Task brief –
Restate every line of the material that follows, word for word.
START Entries shown
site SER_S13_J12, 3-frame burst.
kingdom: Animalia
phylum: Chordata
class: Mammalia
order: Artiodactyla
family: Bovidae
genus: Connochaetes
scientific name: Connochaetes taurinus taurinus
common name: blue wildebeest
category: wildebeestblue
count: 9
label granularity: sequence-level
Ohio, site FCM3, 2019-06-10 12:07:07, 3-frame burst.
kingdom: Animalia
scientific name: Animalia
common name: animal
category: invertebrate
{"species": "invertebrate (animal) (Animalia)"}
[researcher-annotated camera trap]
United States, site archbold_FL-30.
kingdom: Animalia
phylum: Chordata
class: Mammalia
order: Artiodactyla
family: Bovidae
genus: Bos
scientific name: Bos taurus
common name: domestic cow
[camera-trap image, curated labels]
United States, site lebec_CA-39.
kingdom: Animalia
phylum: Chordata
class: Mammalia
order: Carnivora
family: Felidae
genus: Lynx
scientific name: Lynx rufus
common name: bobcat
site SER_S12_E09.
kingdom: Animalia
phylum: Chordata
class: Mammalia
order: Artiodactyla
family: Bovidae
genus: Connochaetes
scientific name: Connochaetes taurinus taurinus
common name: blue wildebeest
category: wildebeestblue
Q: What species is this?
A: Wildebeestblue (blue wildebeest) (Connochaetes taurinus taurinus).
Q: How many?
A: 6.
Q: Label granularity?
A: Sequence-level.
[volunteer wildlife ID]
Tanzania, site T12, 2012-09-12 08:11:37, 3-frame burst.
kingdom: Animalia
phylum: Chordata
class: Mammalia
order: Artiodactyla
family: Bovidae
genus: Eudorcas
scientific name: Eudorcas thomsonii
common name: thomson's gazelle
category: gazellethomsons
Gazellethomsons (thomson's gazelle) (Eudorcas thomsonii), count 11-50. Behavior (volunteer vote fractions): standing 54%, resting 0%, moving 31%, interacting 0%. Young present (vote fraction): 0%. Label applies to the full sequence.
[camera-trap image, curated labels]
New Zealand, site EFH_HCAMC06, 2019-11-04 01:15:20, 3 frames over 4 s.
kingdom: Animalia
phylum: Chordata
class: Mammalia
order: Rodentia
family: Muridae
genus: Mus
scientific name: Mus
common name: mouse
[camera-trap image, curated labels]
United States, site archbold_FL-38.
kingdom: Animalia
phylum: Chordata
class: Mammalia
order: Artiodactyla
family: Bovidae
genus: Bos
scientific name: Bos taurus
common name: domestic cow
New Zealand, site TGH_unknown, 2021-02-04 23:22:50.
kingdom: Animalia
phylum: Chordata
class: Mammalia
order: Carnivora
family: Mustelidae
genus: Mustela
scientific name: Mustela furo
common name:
END Entries shown
Response to the task –
site SER_S13_J12, 3-frame burst.
kingdom: Animalia
phylum: Chordata
class: Mammalia
order: Artiodactyla
family: Bovidae
genus: Connochaetes
scientific name: Connochaetes taurinus taurinus
common name: blue wildebeest
category: wildebeestblue
count: 9
label granularity: sequence-level
Ohio, site FCM3, 2019-06-10 12:07:07, 3-frame burst.
kingdom: Animalia
scientific name: Animalia
common name: animal
category: invertebrate
{"species": "invertebrate (animal) (Animalia)"}
[researcher-annotated camera trap]
United States, site archbold_FL-30.
kingdom: Animalia
phylum: Chordata
class: Mammalia
order: Artiodactyla
family: Bovidae
genus: Bos
scientific name: Bos taurus
common name: domestic cow
[camera-trap image, curated labels]
United States, site lebec_CA-39.
kingdom: Animalia
phylum: Chordata
class: Mammalia
order: Carnivora
family: Felidae
genus: Lynx
scientific name: Lynx rufus
common name: bobcat
site SER_S12_E09.
kingdom: Animalia
phylum: Chordata
class: Mammalia
order: Artiodactyla
family: Bovidae
genus: Connochaetes
scientific name: Connochaetes taurinus taurinus
common name: blue wildebeest
category: wildebeestblue
Q: What species is this?
A: Wildebeestblue (blue wildebeest) (Connochaetes taurinus taurinus).
Q: How many?
A: 6.
Q: Label granularity?
A: Sequence-level.
[volunteer wildlife ID]
Tanzania, site T12, 2012-09-12 08:11:37, 3-frame burst.
kingdom: Animalia
phylum: Chordata
class: Mammalia
order: Artiodactyla
family: Bovidae
genus: Eudorcas
scientific name: Eudorcas thomsonii
common name: thomson's gazelle
category: gazellethomsons
Gazellethomsons (thomson's gazelle) (Eudorcas thomsonii), count 11-50. Behavior (volunteer vote fractions): standing 54%, resting 0%, moving 31%, interacting 0%. Young present (vote fraction): 0%. Label applies to the full sequence.
[camera-trap image, curated labels]
New Zealand, site EFH_HCAMC06, 2019-11-04 01:15:20, 3 frames over 4 s.
kingdom: Animalia
phylum: Chordata
class: Mammalia
order: Rodentia
family: Muridae
genus: Mus
scientific name: Mus
common name: mouse
[camera-trap image, curated labels]
United States, site archbold_FL-38.
kingdom: Animalia
phylum: Chordata
class: Mammalia
order: Artiodactyla
family: Bovidae
genus: Bos
scientific name: Bos taurus
common name: domestic cow
New Zealand, site TGH_unknown, 2021-02-04 23:22:50.
kingdom: Animalia
phylum: Chordata
class: Mammalia
order: Carnivora
family: Mustelidae
genus: Mustela
scientific name: Mustela furo
common name:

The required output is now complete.